▸ **DOCUMENT SEGMENT**
◇ ◇ ◇

First, the wrong done by prenatal screening is that of the hurt or offence that practice conveys to existing disabled people (since abortion is not objectionable as such to members of the DPI). Of course, however, it does not follow from this that it is right to place the obligation not to harm others above the right to have one’s own reproductive autonomy respected. One is obliged to take into account consequences of one’s actions which might harm others but it does not follow that those harms count for more than the suppression of one’s free choice. One might choose to be a meat eater knowing this will offend vegetarians and lead to some harms to animals. It does not follow, however, that the harms to these other parties should “trump” one’s own autonomous choices. Or one may choose to have an abortion in the knowledge that this will offend prolife groups, but it does not follow that the offence caused to these groups outweighs one’s right to make such a choice. Exactly the same response can be made against the expressivist objection.
Moreover, one may judge, reasonably, that a decision to terminate a fetus on grounds of disability is justified due to the disruption and harms which one may judge, will beset one’s own current family.
So, from the moral perspective, accepting for the sake of argument the identity claim, the expressivist objection to prenatal screening is vulnerable to objection. It appears to require moral agents to place the obligations not to harm others above their wishes to enact their autonomous choices, and their choices to avoid avoidable harms. In this case, however, there is no reason why they should so place the interests of others above their own interests in having their reproductive autonomy respected.
Second, one can consistently hold two views: (a) prenatal screening is justified; and (b) disabled people should be supported, and certainly should not be abandoned on grounds of disability. Thus, the “loss of support” need not follow from the continued practice of prenatal screening.
Third, acceptance of the expressivist objection seems to lead to a reductio ad absurdum to be described now. On the face of it, it looks as though the objection implies that any means of reducing the incidence of C is objectionable. For of course any such reduction brings with it a reduction of P-type people.

◇ ◇ ◇

▸ **STORED DATA**
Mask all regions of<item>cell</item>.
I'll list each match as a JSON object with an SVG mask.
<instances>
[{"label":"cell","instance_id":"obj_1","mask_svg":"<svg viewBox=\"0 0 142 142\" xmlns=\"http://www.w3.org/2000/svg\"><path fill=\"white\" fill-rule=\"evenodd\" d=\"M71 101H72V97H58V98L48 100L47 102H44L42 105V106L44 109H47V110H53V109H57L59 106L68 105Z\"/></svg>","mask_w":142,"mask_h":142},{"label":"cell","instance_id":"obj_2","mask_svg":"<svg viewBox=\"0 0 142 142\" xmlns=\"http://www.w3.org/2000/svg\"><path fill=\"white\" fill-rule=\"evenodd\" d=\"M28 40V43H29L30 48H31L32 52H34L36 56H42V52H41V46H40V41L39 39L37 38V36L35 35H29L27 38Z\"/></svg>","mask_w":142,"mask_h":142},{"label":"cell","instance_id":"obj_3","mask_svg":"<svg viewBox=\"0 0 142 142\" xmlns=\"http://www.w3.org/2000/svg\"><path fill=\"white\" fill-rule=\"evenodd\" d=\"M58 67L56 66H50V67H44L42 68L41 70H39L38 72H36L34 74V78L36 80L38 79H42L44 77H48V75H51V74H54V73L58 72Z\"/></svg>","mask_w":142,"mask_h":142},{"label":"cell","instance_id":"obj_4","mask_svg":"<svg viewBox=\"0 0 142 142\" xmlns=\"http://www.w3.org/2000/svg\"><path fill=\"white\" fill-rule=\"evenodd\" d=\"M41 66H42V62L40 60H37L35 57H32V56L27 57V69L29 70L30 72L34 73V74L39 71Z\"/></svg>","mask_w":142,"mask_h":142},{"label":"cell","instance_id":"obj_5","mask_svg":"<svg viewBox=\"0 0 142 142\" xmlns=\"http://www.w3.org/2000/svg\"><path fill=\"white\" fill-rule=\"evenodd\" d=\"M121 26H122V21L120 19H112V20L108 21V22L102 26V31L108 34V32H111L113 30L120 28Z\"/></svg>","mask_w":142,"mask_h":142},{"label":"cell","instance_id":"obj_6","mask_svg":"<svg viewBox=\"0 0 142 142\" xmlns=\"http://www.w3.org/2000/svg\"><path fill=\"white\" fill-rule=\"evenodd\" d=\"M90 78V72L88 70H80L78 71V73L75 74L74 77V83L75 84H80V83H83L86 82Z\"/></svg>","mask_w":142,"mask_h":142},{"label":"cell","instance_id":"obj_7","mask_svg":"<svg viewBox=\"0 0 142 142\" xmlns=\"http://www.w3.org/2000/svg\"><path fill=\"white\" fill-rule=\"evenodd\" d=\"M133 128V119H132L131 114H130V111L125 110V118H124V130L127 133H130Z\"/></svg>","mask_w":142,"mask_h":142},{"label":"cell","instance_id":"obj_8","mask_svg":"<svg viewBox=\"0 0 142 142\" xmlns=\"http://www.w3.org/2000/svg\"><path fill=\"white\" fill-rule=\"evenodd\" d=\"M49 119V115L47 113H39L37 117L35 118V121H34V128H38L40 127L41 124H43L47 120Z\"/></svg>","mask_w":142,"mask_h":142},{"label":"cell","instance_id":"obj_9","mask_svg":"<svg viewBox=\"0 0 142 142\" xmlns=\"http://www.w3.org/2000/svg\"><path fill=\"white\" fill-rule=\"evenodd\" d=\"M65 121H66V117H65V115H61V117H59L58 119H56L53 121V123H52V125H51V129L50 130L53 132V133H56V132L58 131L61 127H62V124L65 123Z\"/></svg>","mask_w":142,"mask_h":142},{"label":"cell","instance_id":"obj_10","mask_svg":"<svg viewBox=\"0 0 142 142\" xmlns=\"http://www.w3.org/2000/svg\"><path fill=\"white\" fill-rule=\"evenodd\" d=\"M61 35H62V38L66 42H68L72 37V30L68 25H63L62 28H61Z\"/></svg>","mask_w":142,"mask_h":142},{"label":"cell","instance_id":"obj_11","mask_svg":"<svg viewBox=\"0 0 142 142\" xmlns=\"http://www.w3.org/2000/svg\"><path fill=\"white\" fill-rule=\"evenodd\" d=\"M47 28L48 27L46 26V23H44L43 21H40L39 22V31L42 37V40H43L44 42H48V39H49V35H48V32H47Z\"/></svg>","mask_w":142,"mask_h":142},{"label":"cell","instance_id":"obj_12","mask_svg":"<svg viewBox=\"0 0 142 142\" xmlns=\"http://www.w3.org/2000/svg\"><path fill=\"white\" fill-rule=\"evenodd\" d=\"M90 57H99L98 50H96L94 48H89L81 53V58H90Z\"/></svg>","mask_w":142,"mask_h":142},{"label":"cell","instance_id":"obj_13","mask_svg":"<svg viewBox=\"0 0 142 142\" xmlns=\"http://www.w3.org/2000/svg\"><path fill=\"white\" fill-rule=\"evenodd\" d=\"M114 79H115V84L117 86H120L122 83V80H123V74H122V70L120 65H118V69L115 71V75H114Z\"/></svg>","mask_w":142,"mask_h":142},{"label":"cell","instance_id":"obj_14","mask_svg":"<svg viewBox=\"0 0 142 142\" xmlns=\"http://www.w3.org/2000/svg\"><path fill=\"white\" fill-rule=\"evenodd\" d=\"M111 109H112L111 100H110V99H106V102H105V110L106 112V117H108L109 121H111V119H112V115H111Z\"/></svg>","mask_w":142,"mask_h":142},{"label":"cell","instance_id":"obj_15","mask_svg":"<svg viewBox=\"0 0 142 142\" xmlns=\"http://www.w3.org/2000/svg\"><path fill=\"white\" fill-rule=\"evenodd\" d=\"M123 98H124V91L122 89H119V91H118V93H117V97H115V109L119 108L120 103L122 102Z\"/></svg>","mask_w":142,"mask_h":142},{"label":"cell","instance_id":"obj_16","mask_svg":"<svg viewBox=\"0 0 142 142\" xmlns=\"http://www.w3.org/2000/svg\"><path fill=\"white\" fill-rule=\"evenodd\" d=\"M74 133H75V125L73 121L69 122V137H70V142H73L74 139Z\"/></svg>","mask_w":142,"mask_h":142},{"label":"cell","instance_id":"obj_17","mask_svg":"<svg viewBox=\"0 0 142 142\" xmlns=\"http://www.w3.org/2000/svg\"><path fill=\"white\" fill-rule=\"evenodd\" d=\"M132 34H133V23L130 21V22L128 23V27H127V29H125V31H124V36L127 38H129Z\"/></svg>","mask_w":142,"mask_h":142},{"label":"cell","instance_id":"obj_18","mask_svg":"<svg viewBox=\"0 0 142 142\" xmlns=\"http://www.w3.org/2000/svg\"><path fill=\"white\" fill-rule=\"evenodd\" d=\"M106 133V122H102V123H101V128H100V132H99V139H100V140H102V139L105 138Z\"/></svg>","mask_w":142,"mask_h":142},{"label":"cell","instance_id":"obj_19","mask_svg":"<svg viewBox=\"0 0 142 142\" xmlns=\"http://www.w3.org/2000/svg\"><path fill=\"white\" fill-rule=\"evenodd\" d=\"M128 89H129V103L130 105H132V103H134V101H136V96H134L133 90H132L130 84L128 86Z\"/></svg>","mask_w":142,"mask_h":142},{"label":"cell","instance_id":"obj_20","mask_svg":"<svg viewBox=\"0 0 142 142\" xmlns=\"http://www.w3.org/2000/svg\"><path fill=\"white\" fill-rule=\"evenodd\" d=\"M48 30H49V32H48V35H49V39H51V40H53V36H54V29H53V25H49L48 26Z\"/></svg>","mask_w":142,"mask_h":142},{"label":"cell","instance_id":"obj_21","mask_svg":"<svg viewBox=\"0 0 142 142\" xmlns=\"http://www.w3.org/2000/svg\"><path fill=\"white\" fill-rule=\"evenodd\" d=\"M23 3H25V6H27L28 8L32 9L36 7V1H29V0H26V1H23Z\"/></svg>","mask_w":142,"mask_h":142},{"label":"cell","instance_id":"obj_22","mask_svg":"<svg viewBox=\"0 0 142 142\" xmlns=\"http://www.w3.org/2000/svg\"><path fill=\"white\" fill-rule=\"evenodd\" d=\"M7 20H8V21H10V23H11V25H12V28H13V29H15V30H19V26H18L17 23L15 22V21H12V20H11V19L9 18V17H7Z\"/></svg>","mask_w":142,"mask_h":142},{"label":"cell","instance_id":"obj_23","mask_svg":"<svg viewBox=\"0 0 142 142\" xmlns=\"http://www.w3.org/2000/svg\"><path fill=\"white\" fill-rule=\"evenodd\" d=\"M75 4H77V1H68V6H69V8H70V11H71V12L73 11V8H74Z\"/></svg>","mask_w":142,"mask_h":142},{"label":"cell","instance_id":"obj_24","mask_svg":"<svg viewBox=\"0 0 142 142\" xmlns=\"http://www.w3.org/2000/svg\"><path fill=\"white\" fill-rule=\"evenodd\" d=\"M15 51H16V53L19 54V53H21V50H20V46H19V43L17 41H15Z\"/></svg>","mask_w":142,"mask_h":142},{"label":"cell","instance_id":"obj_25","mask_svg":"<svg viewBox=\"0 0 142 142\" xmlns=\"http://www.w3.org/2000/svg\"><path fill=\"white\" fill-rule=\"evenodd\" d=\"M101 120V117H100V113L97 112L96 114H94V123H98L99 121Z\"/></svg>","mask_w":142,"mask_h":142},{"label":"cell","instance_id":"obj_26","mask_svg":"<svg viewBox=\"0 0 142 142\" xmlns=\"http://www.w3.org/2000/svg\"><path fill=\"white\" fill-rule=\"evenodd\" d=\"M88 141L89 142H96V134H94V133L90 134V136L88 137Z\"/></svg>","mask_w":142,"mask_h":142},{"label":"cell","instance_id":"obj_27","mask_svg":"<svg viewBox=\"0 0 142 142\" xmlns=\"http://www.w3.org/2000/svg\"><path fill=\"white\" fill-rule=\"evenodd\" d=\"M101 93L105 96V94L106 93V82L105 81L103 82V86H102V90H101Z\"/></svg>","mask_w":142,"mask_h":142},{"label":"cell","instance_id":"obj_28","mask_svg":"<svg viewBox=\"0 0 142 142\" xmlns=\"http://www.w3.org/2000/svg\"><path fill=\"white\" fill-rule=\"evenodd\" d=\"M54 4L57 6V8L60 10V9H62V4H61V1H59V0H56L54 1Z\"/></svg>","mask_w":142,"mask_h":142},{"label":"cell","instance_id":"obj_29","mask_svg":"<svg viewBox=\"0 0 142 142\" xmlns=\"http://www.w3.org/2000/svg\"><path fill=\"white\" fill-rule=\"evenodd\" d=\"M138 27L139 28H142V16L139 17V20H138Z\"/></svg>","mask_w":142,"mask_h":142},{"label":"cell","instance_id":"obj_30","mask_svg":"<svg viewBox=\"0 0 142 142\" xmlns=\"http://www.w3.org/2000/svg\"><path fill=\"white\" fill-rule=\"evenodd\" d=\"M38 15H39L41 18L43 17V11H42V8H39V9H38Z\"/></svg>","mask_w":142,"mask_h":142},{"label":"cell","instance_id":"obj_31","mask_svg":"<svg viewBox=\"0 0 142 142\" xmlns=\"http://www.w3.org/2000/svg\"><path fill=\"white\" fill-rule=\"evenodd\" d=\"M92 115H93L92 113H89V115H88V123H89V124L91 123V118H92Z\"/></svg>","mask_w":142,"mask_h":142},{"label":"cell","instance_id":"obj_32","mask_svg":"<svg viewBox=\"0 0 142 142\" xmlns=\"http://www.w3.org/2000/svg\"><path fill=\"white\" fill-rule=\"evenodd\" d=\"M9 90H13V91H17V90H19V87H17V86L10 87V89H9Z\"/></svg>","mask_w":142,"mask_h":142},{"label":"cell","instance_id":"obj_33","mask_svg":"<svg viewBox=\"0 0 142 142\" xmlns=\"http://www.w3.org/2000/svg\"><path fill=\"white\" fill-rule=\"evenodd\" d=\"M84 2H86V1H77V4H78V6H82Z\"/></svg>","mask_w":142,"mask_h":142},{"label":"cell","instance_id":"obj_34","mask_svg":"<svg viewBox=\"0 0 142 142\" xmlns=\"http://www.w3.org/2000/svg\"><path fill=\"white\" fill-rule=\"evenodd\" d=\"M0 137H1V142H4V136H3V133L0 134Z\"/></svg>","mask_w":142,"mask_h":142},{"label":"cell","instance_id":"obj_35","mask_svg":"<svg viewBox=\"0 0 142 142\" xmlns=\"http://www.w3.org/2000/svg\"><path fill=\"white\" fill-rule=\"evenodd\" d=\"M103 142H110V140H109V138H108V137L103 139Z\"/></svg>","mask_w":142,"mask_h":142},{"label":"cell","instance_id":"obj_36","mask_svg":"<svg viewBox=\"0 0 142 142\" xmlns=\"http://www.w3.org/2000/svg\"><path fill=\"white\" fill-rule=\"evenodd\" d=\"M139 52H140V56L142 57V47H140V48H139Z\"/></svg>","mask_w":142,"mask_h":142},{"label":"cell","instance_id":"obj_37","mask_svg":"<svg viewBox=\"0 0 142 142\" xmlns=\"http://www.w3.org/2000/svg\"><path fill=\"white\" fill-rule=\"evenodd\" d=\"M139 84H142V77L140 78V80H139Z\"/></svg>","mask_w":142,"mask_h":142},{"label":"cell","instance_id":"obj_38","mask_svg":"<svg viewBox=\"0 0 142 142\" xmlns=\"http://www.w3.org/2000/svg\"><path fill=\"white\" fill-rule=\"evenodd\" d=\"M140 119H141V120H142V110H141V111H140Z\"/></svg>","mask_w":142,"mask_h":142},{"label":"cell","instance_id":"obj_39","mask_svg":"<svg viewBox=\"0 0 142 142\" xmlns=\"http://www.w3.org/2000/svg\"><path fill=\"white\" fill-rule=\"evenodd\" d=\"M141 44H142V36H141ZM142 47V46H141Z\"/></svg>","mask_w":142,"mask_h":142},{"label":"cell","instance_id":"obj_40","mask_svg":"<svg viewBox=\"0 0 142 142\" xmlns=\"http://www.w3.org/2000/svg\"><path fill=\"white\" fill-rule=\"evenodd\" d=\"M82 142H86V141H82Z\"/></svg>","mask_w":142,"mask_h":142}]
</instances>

◇ ◇ ◇

▸ **PROBLEM SET**
a) In the passage on prenatal screening, rewrite the part that begins at the words "Second, one can" and stops after "of P-type people.", substituting "prenatal testing" for "prenatal screening" wherever it occurs.
b) Answer these questions from the passage on prenatal screening:
(i) Besides offending vegetarians, what else does the passage say choosing to be a meat eater will lead to?
(ii) What two views does the passage say one can consistently hold?
(iii) What does acceptance of the expressivist objection seem to lead to?
c) Continue the passage on prenatal screening from its final sentence.

▸ **OUTPUTS IN ORDER**
a)
Second, one can consistently hold two views: (a) prenatal testing is justified; and (b) disabled people should be supported, and certainly should not be abandoned on grounds of disability. Thus, the “loss of support” need not follow from the continued practice of prenatal testing.
Third, acceptance of the expressivist objection seems to lead to a reductio ad absurdum to be described now. On the face of it, it looks as though the objection implies that any means of reducing the incidence of C is objectionable. For of course any such reduction brings with it a reduction of P-type people.

b)
(i) Some harms to animals.
(ii) (a) That prenatal screening is justified, and (b) that disabled people should be supported and certainly should not be abandoned on grounds of disability.
(iii) A reductio ad absurdum.

c)
This objection will apply in the case of disabilities which have a genetic origin (Down’s syndrome, cystic fibrosis etc). Also, however, perhaps counterintuitively, it will apply in cases where disability is caused in some other way—for example, by illness or physical trauma (as—for example, in the case of Christopher Reeve).
For in either of these types of cases, in removing the disability one thereby reduces the numbers of P-type persons, and “sends a message” to people who have the relevant disabling condition. This is so even if the person herself decides to have her disability removed—for example, by surgical intervention to remedy deafness, blindness or paraplegia and so on.
So the expressivist objection seems to have the implication that it is wrong both first, to seek to prevent any form of disability, and second, to cure or “put right” any existing disability.
If it is true that the objection has these implications, then some might justifiably regard the expressivist objection as vulnerable to criticism on the grounds that its acceptance leads to absurd consequences. Specifically, that its acceptance leads to the consequence that it is wrong to rectify or even to seek to prevent the incidence of disabling conditions. Thus, even if an “identity claim” is accepted to the effect that disabling traits can be identity constituting, and thus are not analogous to flu and other illnesses, the wrongness of prenatal screening need not follow; or so it has been argued here.